Having determined that no market test was conducted, the District Court then considered the treatment of the class under the factors enunciated in Serta, which require that a court “look below the surface to determine whether distributions were in fact equal in value.” The District Court disposed of this issue quickly, as it reasoned that since the Majority Lenders were not only getting an eight-figure backstop fee, but they were also receiving discounted equity that the Minority Lenders were not, the distributions were not equal in value.
Guided further by Serta, the Court analyzed whether the Plan had inequality in both opportunity and result. As discussed, the parties did not dispute that the Minority Lenders were excluded from negotiations of the RSA and Plan and were never provided the opportunity to participate in the backstopping. Accordingly, the District Court found that there was “not even any pretense of equal participation.”
Finally, the District Court held that this denial of a real opportunity for the Minority Lenders to access the opportunity caused a distinction among the class members. Moreover, as noted by the District Court, a key factor is that the Majority Lenders did not provide adequate consideration for the opportunity, which distinguished it from the Eighth Circuit’s decision in In re Peabody Energy Corp., 933 F.3d 918,925-26 (8th Cir. 2019), where each creditor had the opportunity to participate in the equity purchase and provide consideration for such opportunity. In this regard, the District Court drew a key distinction between paying value for the opportunity and paying value for a higher return, the two being separate transactions subject to scrutiny under section 1123(a)(4). The District Court reasoned that while the Majority Lenders’ consideration in the form of backstopping funds entitled them to discounted equity, such consideration was a separate transaction from the initial opportunity to participate in the first instance, for which no consideration was given. This was precisely the disparity not only in outcome but also in the opportunity that Serta found to violate section 1123(a)(4). For these reasons, the District Court reversed the Bankruptcy Court’s confirmation order and remanded it for further proceedings.

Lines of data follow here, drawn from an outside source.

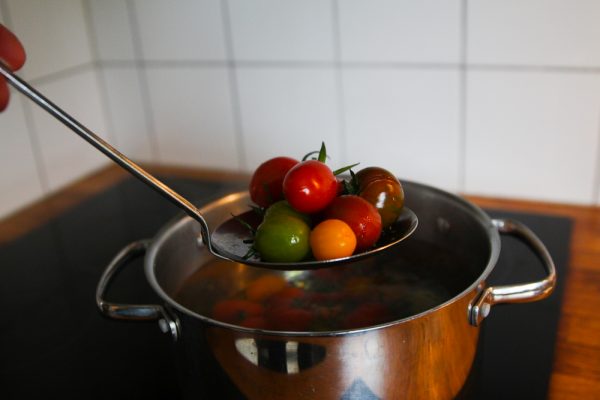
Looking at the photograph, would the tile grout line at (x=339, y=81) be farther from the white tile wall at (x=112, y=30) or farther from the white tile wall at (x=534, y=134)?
the white tile wall at (x=112, y=30)

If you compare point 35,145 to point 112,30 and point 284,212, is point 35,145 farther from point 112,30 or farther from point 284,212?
point 284,212

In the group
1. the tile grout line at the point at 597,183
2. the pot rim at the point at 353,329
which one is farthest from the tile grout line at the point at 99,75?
the tile grout line at the point at 597,183

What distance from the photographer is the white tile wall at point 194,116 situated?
108 centimetres

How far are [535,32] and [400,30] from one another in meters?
0.17

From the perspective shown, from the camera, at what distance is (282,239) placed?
0.56m

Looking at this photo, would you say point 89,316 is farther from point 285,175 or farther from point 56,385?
point 285,175

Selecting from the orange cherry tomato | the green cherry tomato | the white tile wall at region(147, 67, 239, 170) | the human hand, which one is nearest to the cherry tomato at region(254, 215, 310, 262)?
the green cherry tomato

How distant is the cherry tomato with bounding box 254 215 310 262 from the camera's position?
1.82 ft

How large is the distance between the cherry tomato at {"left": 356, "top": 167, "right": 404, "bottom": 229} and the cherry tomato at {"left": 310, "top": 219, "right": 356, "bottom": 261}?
48mm

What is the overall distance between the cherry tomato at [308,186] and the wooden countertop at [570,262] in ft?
0.89

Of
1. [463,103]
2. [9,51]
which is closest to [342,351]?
[9,51]

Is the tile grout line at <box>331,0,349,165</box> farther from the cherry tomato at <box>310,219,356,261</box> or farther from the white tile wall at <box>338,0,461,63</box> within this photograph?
the cherry tomato at <box>310,219,356,261</box>

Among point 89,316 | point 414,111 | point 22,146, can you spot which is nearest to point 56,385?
point 89,316

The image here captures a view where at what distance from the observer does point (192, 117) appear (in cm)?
111
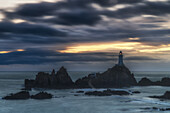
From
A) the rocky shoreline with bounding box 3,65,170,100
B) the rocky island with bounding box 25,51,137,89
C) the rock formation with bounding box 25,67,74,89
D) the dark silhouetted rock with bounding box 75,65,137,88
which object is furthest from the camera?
the dark silhouetted rock with bounding box 75,65,137,88

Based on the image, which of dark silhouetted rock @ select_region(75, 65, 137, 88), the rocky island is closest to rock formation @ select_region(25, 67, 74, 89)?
the rocky island

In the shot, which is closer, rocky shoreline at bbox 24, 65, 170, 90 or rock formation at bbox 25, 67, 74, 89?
rock formation at bbox 25, 67, 74, 89

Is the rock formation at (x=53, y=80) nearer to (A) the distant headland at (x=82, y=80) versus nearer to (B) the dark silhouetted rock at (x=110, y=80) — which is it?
(A) the distant headland at (x=82, y=80)

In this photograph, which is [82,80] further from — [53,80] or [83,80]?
[53,80]

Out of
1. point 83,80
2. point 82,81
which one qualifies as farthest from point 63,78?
point 83,80

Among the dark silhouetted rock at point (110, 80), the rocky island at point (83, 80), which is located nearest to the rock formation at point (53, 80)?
the rocky island at point (83, 80)

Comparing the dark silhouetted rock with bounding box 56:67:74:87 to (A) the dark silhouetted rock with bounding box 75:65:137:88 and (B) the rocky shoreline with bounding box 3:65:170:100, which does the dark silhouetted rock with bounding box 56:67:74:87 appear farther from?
(A) the dark silhouetted rock with bounding box 75:65:137:88

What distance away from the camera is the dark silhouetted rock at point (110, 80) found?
16979 cm

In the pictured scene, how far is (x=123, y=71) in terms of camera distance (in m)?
182

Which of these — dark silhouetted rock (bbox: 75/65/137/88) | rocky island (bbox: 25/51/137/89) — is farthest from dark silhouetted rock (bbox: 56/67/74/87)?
dark silhouetted rock (bbox: 75/65/137/88)

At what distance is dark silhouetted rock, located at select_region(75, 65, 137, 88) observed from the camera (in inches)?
6685

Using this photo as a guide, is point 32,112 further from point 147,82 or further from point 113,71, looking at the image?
point 147,82

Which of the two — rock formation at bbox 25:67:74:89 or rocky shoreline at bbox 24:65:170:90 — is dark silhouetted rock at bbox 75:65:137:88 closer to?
rocky shoreline at bbox 24:65:170:90

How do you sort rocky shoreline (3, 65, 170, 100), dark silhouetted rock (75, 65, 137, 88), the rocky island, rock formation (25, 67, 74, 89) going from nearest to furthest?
rock formation (25, 67, 74, 89) < rocky shoreline (3, 65, 170, 100) < the rocky island < dark silhouetted rock (75, 65, 137, 88)
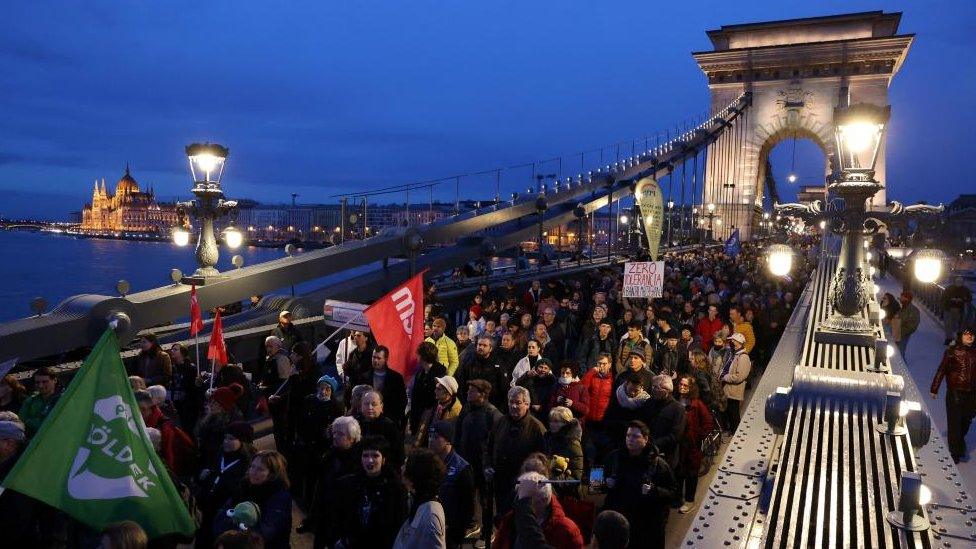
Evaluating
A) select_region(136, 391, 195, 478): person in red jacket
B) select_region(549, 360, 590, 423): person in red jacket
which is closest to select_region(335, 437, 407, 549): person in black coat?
select_region(136, 391, 195, 478): person in red jacket

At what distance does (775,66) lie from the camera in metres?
56.3

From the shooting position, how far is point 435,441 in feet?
17.0

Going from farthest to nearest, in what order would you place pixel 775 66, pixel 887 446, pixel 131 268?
pixel 131 268 < pixel 775 66 < pixel 887 446

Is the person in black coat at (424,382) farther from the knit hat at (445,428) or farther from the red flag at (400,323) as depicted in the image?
the knit hat at (445,428)

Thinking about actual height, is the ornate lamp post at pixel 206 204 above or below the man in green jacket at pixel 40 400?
above

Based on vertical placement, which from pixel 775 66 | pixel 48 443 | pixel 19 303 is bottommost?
pixel 19 303

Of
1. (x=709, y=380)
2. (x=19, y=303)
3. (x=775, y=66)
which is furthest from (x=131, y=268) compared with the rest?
(x=709, y=380)

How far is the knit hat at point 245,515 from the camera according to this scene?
4.23m

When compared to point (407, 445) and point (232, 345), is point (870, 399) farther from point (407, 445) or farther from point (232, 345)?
point (232, 345)

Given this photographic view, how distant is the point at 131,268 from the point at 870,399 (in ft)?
226

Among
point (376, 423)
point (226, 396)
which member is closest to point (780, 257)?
point (376, 423)

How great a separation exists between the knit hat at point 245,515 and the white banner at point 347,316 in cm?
481

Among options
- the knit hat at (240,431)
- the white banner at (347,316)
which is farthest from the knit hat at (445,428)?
the white banner at (347,316)

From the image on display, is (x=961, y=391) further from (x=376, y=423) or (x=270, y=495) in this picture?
(x=270, y=495)
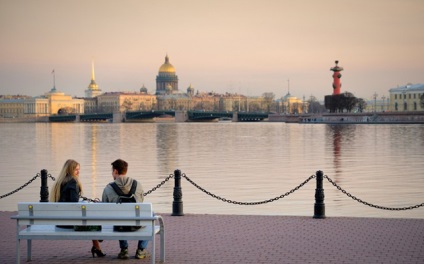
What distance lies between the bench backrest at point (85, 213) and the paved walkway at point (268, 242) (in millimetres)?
732

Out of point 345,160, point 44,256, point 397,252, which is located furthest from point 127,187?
point 345,160

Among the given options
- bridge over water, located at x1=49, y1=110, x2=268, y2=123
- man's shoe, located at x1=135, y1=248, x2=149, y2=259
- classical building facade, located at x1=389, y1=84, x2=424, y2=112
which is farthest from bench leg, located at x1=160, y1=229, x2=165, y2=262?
classical building facade, located at x1=389, y1=84, x2=424, y2=112

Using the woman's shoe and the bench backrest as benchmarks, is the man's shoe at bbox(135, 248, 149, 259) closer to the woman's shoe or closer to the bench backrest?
the woman's shoe

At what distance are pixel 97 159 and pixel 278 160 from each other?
26.7 feet

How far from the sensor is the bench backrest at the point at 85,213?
26.3 ft

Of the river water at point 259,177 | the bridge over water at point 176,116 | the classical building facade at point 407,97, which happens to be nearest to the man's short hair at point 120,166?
the river water at point 259,177

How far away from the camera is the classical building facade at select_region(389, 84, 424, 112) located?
149625 millimetres

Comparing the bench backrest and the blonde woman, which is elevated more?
the blonde woman

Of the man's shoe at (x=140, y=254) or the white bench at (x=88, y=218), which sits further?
the man's shoe at (x=140, y=254)

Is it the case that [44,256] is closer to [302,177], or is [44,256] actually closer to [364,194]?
[364,194]

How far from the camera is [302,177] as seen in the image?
85.1ft

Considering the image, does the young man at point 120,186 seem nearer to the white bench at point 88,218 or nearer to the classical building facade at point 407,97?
the white bench at point 88,218

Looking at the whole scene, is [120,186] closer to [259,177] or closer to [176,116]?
[259,177]

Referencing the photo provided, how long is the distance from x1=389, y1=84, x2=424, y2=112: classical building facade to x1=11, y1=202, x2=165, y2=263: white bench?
474 ft
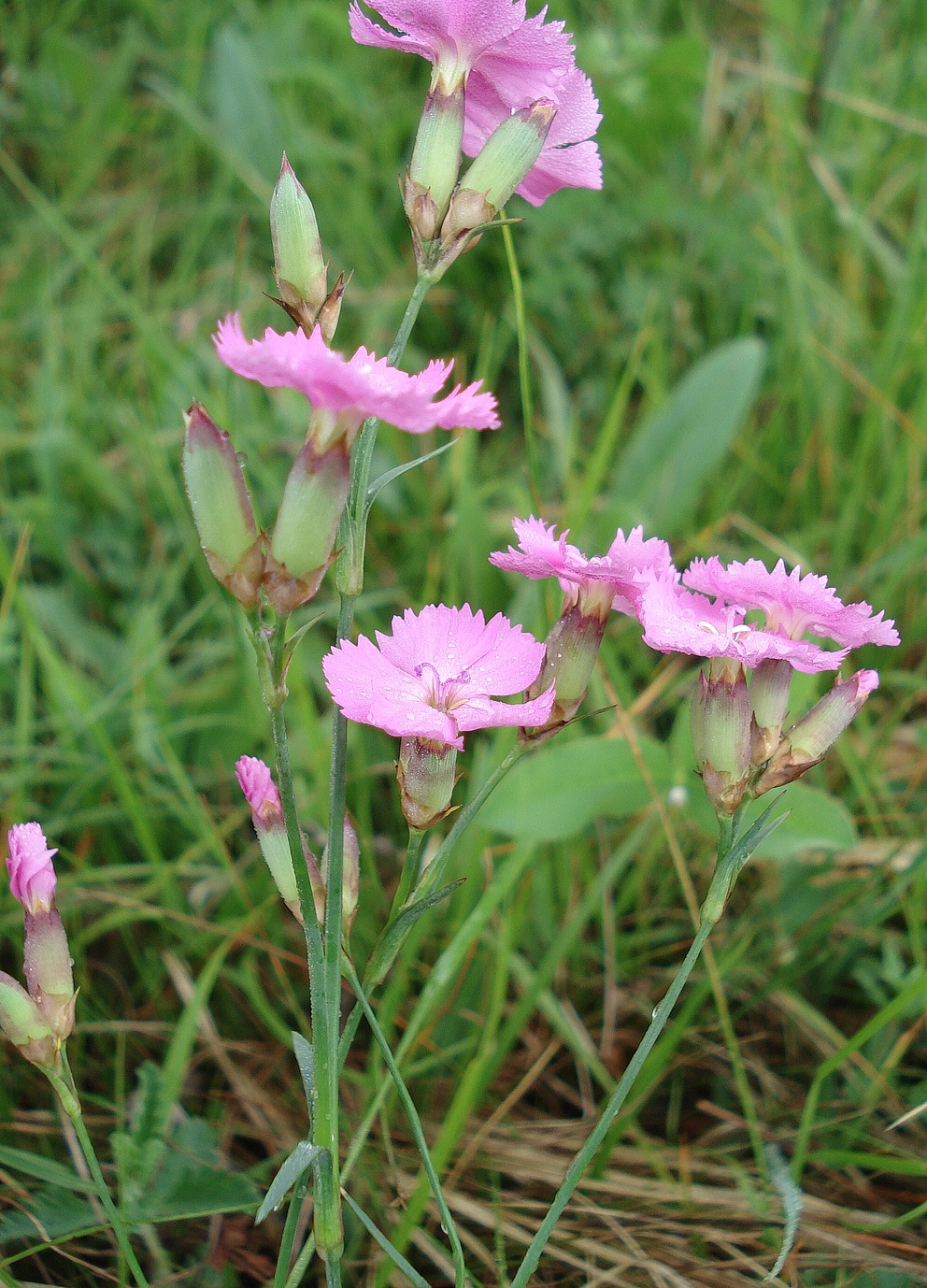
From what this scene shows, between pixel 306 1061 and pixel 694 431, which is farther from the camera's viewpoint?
pixel 694 431

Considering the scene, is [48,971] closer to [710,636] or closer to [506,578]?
[710,636]

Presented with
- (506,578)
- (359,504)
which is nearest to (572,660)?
(359,504)

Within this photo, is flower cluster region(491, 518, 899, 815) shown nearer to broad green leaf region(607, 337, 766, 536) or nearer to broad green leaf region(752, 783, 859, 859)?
broad green leaf region(752, 783, 859, 859)

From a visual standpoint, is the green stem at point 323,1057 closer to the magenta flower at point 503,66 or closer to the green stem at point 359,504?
the green stem at point 359,504

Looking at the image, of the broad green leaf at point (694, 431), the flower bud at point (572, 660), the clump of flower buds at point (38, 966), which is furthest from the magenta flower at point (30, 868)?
the broad green leaf at point (694, 431)

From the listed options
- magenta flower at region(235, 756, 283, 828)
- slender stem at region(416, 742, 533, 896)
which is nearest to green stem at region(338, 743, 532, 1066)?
slender stem at region(416, 742, 533, 896)

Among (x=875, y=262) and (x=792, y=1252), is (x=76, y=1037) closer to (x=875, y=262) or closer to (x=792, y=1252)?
(x=792, y=1252)
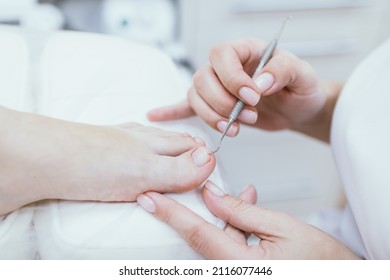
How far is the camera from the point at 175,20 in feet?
3.66

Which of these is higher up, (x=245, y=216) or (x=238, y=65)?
(x=238, y=65)

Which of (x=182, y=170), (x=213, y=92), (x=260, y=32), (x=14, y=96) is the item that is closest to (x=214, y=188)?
(x=182, y=170)

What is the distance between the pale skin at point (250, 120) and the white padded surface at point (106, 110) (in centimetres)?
2

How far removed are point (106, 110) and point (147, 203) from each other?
0.17 m

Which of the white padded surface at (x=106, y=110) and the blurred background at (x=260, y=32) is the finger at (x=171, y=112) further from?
the blurred background at (x=260, y=32)

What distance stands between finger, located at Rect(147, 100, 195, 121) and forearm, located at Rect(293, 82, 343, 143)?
253 millimetres

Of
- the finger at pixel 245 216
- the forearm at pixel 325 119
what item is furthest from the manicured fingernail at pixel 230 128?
the forearm at pixel 325 119

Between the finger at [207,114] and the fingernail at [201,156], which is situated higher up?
the finger at [207,114]

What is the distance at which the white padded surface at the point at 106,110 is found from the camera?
1.52ft

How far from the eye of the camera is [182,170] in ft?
1.72

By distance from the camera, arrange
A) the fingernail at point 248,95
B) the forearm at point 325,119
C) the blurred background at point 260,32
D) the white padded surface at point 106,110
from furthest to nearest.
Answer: the blurred background at point 260,32 < the forearm at point 325,119 < the fingernail at point 248,95 < the white padded surface at point 106,110

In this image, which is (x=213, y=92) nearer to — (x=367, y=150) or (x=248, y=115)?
(x=248, y=115)

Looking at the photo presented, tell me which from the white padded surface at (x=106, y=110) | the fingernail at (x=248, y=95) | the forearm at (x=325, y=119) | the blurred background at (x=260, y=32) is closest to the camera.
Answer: the white padded surface at (x=106, y=110)

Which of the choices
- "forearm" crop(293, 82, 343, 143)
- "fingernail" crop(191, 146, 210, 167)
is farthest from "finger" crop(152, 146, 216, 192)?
"forearm" crop(293, 82, 343, 143)
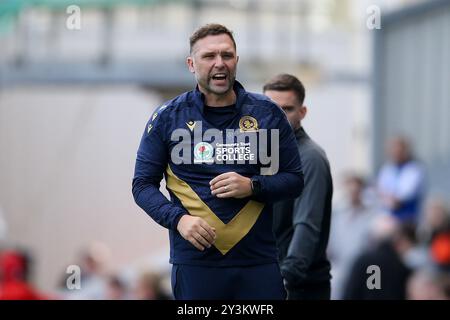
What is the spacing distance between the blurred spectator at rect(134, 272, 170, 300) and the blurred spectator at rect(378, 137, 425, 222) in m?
2.86

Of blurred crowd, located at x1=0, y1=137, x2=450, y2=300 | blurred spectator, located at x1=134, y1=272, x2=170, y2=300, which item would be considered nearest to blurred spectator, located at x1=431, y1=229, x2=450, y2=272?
blurred crowd, located at x1=0, y1=137, x2=450, y2=300

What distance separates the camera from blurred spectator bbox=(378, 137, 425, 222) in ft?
36.6

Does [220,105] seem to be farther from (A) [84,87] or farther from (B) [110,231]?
(A) [84,87]

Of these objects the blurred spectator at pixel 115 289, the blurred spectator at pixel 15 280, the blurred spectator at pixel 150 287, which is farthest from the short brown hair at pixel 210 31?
the blurred spectator at pixel 115 289

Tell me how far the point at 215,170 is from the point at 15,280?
17.1 ft

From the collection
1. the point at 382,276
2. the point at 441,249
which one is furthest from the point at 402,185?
the point at 382,276

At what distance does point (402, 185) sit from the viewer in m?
11.2

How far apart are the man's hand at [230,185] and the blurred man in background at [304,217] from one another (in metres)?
0.71

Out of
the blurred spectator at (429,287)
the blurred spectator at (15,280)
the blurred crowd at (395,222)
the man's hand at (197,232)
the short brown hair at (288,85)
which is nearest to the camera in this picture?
the man's hand at (197,232)

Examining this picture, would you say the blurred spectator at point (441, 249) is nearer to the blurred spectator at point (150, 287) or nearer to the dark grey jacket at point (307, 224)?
the blurred spectator at point (150, 287)

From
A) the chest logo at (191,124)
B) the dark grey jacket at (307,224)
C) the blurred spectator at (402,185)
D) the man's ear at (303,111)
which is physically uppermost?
the man's ear at (303,111)

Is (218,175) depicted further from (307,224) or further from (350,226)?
(350,226)

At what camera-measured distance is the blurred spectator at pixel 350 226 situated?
11031 millimetres
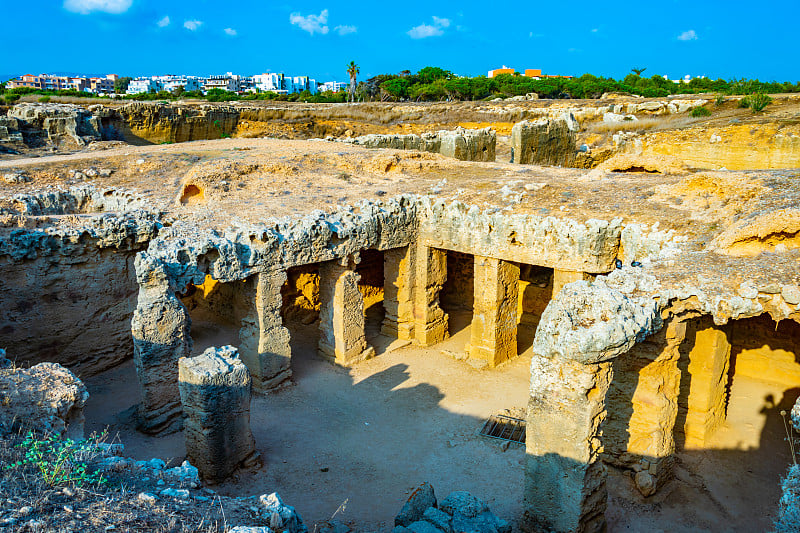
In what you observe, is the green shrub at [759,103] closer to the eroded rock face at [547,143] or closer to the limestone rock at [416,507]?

The ramifications of this decision could be significant, including, but not limited to (a) the need to find alternative funding mechanisms that are made available all creditors in a class, or putting the opportunity through a meaningful market test, (b) discriminatory backstop agreements may thwart confirmation of a plan, and (c) the potential need to include all class members in negotiations of plan RSAs.
[1] The Court recognized that LaSalle addressed the absolute priority rule under section 1129(b) and not section 1123(a)(4), but noted that LaSalle’s dictates were instructive to an application of section 1123(a)(4).
[2] ConvergeOne Holdings, Inc. v. Ad Hoc Group of Excluded Lenders (In re ConvergeOne Holdings, Inc.), Order [Docket No. 54], Case No. 24-02001 (S.D. Tex. Sept. 25, 2025).